Snakemake - Override LSF (bsub) cluster config in

2019-06-05 06:06发布

问题:

Is it possible to define default settings for memory and resources in cluster config file, and then override in rule specific manner, when needed? Is resources field in rules directly tied to cluster config file? Or is it just a fancy way for params field for readability purposes?
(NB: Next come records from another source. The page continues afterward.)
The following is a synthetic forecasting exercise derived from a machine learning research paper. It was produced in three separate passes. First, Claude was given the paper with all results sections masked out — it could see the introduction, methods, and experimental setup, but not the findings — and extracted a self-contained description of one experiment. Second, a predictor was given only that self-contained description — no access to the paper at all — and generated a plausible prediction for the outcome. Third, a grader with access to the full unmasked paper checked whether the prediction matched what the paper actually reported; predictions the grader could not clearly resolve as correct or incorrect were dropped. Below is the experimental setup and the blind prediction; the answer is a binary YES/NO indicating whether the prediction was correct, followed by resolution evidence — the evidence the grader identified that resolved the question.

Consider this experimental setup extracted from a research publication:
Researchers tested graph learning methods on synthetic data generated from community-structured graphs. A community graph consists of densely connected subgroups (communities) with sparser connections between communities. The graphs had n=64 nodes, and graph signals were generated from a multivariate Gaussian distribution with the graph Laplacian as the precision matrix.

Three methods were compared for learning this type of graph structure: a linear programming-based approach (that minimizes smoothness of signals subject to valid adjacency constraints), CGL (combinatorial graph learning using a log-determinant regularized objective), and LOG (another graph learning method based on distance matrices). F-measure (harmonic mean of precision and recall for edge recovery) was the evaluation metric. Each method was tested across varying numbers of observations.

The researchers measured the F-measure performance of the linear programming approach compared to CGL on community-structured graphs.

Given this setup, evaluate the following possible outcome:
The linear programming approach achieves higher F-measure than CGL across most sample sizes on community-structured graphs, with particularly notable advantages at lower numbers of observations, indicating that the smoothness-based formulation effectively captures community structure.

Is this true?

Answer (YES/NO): NO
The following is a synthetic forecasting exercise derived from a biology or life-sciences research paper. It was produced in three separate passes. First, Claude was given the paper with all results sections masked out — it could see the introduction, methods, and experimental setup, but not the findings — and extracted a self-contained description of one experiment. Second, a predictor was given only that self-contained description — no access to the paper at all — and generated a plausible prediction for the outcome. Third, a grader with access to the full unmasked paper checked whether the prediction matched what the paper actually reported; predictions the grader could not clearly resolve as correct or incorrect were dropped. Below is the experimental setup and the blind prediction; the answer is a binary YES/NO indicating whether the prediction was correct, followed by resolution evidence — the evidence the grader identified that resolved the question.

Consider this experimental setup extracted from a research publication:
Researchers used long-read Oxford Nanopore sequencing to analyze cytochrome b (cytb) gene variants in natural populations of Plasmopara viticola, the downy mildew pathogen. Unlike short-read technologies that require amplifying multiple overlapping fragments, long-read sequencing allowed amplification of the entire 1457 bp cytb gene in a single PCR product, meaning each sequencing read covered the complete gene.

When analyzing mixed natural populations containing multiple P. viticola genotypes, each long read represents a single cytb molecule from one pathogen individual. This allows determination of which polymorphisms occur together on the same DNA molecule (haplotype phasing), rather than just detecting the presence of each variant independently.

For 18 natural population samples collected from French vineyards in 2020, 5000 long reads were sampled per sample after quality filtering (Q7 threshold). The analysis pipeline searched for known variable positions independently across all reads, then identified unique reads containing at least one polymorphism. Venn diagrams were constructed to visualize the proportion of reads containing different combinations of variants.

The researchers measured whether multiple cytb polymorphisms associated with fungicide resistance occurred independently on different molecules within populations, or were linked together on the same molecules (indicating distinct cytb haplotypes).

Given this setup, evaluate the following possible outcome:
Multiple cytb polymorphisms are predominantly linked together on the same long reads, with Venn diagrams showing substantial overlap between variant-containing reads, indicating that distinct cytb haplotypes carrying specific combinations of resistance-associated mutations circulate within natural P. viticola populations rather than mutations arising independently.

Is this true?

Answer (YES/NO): NO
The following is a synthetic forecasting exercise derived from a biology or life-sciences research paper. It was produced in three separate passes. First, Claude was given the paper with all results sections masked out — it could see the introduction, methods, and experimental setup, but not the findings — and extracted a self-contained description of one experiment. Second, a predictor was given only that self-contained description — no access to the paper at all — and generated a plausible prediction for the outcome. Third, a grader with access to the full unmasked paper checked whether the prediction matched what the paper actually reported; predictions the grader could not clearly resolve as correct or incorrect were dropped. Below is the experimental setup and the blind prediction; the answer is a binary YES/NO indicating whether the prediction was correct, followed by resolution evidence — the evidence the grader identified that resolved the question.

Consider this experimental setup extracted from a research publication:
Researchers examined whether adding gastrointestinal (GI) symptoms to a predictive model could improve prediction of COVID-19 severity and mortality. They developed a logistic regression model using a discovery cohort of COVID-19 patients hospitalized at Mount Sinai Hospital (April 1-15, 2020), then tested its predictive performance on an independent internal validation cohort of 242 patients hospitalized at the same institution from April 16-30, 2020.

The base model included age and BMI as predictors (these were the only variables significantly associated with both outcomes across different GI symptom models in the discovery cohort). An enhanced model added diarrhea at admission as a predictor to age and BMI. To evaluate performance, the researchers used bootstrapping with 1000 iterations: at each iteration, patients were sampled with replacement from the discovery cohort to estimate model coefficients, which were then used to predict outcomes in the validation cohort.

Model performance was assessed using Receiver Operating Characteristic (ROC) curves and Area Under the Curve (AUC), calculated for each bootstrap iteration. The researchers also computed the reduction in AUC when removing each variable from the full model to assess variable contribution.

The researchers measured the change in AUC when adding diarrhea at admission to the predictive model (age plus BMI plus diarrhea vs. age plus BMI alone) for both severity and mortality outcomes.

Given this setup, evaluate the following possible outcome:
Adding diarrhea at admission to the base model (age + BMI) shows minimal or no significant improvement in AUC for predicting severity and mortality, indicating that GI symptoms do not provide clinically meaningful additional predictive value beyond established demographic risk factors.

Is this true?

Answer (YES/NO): NO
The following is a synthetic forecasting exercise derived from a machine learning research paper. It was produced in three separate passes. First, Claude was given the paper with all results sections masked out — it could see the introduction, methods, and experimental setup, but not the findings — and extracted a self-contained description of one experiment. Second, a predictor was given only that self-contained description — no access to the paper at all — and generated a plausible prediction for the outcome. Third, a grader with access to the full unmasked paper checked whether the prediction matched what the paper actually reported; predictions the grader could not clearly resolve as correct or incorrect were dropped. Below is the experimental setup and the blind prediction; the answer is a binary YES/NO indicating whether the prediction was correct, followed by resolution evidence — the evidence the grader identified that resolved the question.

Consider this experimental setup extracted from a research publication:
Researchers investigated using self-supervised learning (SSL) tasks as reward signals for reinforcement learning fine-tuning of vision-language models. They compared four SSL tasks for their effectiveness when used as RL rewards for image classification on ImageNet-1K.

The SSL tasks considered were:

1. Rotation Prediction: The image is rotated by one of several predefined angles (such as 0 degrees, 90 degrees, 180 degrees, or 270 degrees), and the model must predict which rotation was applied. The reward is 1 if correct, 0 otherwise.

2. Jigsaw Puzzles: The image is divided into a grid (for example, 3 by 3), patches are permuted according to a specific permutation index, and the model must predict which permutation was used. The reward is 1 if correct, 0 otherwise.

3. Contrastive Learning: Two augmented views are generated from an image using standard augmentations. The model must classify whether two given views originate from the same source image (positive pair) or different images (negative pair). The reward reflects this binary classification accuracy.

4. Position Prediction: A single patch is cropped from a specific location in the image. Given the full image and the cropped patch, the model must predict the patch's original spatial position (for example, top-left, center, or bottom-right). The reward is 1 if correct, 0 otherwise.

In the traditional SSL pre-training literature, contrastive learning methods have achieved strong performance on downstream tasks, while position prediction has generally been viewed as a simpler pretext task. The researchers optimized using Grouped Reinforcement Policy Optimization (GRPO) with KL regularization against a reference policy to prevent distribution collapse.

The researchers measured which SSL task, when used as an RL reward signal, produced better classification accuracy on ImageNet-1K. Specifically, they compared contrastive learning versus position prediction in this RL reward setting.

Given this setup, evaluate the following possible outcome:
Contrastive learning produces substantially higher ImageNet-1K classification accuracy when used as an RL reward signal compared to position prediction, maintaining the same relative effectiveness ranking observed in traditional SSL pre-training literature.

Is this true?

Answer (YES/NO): NO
In the example below, how do I use default cluster configs for rule a, but use custom changes (memory=40000 and rusage=15000) in rule b?

cluster.json:

{
    "__default__":
    {
        "memory": 20000,
        "resources": "\"rusage[mem=8000] span[hosts=1]\"",
        "output": "logs/cluster/{rule}.{wildcards}.out",
        "error": "logs/cluster/{rule}.{wildcards}.err"
    },
}

Snakefile:

rule all:
    'a_out.txt', 'b_out.txt'

rule a:
    input:
        'a.txt'
    output:
        'a_out.txt'
    shell:
        'touch {output}'

rule b:
    input:
        'b.txt'
    output:
        'b_out.txt'
    shell:
        'touch {output}'

Command for execution:

 snakemake --cluster-config cluster.json 
           --cluster "bsub -M {cluster.memory} -R {cluster.resources} -o logs.txt" 
           -j 50

I understand that it is possible to define rule specific resources requirements in cluster config file, but I would prefer to define them directly in Snakefile, if possible.

Or else, if there is a better way of implementing this, please let me know.

回答1:

You can directly add resources to each of your rules :

rule all:
    'a_out.txt' , 'b_out.txt'

rule a:
    input:
        'a.txt'
    output:
        'a_out.txt'
    resources:
        mem_mb=40000
    shell:
        'touch {output}'
rule b:
    input:
        'b.txt'
    output:
        'b_out.txt'
    resources:
        mem_mb=20000
    shell:
        'touch {output}'

And then, you should remove the resources parameter from your .json, so that the command line would not override the snakefile:

new.cluster.json:

{
    "__default__":
    {
        "output": "logs/cluster/{rule}.{wildcards}.out",
        "error": "logs/cluster/{rule}.{wildcards}.err"
    },
}


回答2:

In new.cluster.json you can actually define resources for specific rules. So in your case you would do the following

{
    "__default__":
    {
        "memory": 20000,
        "resources": "\"rusage[mem=8000] span[hosts=1]\"",
        "output": "logs/cluster/{rule}.{wildcards}.out",
        "error": "logs/cluster/{rule}.{wildcards}.err"
    },
    "b":
    {
        "memory": 40000,
        "resources": "\"rusage[mem=15000] span[hosts=1]\"",
        "output": "logs/cluster/{rule}.{wildcards}.out",
        "error": "logs/cluster/{rule}.{wildcards}.err"
    },
}

Then in the Snakefile you can refer to these resources by importing new.cluster.json and referring to it in your rule

import json

with open('new.cluster.json') as fh:
    cluster_config = json.load(fh)

rule all:
    'a_out.txt' , 'b_out.txt'

rule a:
    input:
        'a.txt'
    output:
        'a_out.txt'
    shell:
        'touch {output}'
rule b:
    input:
        'b.txt'
    output:
        'b_out.txt'
    resources:
        mem_mb=cluster_config["b"]["memory"]
    shell:
        'touch {output}'

If you take a look through this repository, you can see how I use these cluster configs in the wild.